Safe AWS Lambda Deployments with AWS SAM

Raul NaupariRaul Naupari
8 min read

Having the right rollout strategy is crucial, depending on the criticality and needs of our applications. This applies whether we are developing a server-based or serverless application. With that in mind, AWS Lambda provides a set of features to help us achieve this goal:

  • Versions: AWS Lambda allows us to publish immutable versions of our function, including code, runtime, architecture, memory, layers, and most other configuration settings (with exceptions like triggers, destinations, and provisioned concurrency). This provides the ability to invoke a specific version of a function at any time.
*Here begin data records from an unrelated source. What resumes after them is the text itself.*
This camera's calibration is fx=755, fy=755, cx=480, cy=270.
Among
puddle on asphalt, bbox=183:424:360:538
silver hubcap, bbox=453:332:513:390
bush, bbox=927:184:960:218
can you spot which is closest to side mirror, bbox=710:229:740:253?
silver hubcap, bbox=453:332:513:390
  • Alias: An alias is a named pointer to a specific version. It provides a mechanism to route traffic to one version or split traffic between two.

With just these two features, we can implement different deployment strategies.

Blue/Green Deployments

The idea behind blue/green deployment is to switch traffic between two identical environments running different versions of our application.
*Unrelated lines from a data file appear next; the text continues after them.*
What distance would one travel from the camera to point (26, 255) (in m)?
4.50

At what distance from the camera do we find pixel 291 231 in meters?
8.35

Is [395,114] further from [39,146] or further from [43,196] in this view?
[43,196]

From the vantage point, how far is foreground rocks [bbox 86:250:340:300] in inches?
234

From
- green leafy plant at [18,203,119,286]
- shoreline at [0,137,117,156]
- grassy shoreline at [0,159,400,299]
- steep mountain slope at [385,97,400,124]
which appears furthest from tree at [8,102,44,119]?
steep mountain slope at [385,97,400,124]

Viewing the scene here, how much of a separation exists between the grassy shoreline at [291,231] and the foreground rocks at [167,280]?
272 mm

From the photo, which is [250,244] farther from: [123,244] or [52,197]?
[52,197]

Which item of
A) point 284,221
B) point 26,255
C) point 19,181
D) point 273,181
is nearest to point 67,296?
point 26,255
The initial state of our environment is an AWS Lambda function version 1 with an alias named PROD pointing to it. Then, the AWS API Gateway uses this alias to route requests from the clients.

A new function version is deployed alongside version 1. Allowing us to test the new version before sending real traffic.

Once the new version is verified, we update the alias to point to version 2, completing the deployment.

Canary Deployment

Under this strategy, we send a small portion of the traffic to the new version, which lets us monitor the function and roll back to the stable version if any errors occur. If no issues arise, we slowly increase the traffic until all of it is redirected to the new version.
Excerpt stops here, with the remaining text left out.